After Ireland, having spent my primary school years in Lahinch, Co Clare next to a great links golf course, Barbados is simply one of the best places to live in the world. It has a year-round sunny climate and has many great amenities, world-class beaches, welcoming Barbadians and is also the home of Cockspur rum and Banks beer. However, one does need to prepare carefully for each hurricane season.

It is important when you are in a new country to get involved and I recently was appointed to the FutureTec committee of the Institute of Chartered Accountants in Barbados. I also love Barbados for its air links. We are only one flight away from many cities in North America and Europe and it is a great gateway for the rest of the Eastern Caribbean.

Golf is my favourite pastime and I am on the board of Barbados Golf Club. It was built by an Irishman, Roddy Carr, son of Joe Carr, who was the first Irishman to play Augusta as an amateur where he played his opening two rounds with the defending champion, Jack Nicklaus. Barbados has many other great golf courses. Sandy Lane, which is mainly Irish owned, has three golf courses including the Country Club course which hosted the 2006 World Cup of Golf event. Tiger Woods also held his wedding reception there in 2004.

What is the food culture like there?

Barbados has some great restaurants and it caters for all tastes. However, there is no better place to be than in Oistins fishing village on the south coast after work for a Friday night lime, which is Bajan for Friday night out. Taste roasted breadfruit or cou cou with freshly caught grilled mahi mahi. Being married to a Trinidadian, my favourite food has to be callalou with stewed chicken and rice.

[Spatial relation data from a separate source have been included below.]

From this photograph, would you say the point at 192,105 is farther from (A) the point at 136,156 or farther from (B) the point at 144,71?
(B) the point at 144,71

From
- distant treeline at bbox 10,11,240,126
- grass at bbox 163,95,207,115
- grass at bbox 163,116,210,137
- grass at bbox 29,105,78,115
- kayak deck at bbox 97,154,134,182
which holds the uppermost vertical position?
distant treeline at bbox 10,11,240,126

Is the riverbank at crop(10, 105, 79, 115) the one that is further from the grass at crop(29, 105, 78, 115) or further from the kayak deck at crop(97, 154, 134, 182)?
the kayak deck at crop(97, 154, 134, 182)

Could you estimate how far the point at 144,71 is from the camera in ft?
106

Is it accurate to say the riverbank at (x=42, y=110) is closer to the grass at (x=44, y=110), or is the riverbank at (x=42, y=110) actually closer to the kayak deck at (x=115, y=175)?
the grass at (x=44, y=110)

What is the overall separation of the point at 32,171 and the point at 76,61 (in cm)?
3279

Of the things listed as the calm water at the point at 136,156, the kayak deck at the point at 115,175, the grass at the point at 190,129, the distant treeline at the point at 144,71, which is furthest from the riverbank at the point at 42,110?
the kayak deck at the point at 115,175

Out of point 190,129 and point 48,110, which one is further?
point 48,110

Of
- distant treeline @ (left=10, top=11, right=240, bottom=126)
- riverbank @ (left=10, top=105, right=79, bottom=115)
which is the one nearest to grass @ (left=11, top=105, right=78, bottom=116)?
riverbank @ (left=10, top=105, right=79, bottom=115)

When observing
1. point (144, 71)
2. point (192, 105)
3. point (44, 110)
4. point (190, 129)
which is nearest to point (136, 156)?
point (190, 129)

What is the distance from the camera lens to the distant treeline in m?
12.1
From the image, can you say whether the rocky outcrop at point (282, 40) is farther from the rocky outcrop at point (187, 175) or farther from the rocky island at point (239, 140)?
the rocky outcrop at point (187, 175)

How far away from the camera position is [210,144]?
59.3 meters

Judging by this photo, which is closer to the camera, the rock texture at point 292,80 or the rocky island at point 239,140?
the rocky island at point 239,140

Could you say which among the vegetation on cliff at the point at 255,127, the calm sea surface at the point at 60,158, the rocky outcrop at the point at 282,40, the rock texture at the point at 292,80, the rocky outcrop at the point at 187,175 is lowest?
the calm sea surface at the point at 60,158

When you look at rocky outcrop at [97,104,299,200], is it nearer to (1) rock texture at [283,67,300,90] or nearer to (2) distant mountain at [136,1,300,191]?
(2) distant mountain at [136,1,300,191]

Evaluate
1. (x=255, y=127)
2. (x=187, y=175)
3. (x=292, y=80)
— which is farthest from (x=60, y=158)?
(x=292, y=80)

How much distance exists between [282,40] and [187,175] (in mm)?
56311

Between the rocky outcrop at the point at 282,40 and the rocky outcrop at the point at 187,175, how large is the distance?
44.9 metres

However, I do miss a cold pint of Guinness on a long summer's evening back in the big smoke. So when I do get homesick, good old Irish potatoes and roast beef is order of the day on a Sunday.

How has Covid-19 affected you in Barbados?

Covid-19 was generally well handled. We had 97 cases, sadly with seven deaths, and today we are Covid-free. Now we are gradually reopening our borders. Economically it has been very challenging for a small open economy, especially with approximately 40 per cent of the country’s GDP reliant on tourism.

Are there many Irish people there?

There is a very small group of the Irish in Barbados nowadays, which is nice given the close historic ties between the original Irish indentured servants coming here back in the 1650s during the Cromwell era. You find many Irish surnames here. The Irish tend to gather at key sporting moments such as rugby and cricket games. Also, in 2010 Katie Taylor won her third successive Women's World boxing title here on the island. And of course we could not forget this year's historic Irish cricket tour of the West Indies, when the Irish cricket boys beat the mighty West Indies in Grenada, and nearly won here in Barbados at the Kensington Oval in a low scoring thriller.

Have you met Rihanna yet?

Our famous Barbadian has been a great ambassador for the country and, while I haven’t met her yet, Barbados is a great spot to meet various well-known names from all areas. As a lifelong Liverpool fan, one of my great memories was playing golf here with Ronnie Whelan. I also spent time with John Barnes, another great Liverpool hero of mine who is originally from Jamaica, and Barbadian Sir Gary Sobers, one of the greatest all-round cricketers ever.

What do you do now?

In 2017, myself and my business partner Barry O’Brien formed Williams Caribbean Capital (WCC) with the local conglomerate Williams Industries and its chairman Ralph “Bizzy” Williams. From its HQ in Barbados, WCC is an impact investor and developer of renewable energy assets. We have made multiple acquisitions in a diversified asset portfolio across the region and in Ireland covering sectors in tourism, sustainable packaging solutions, insurance and technology.

In an attempt to reflect the vision of the Paris Climate Agreement, which sets out a global framework to avoid dangerous climate change by limiting global warming to well below 2°C and also aims to strengthen countries’ ability to deal with the impacts of climate change, we were proud to be honoured as the first Green Certified bond issuer in the region and this month we were awarded our first global award, New Market Green Pioneer, by the Climate Bonds Initiative.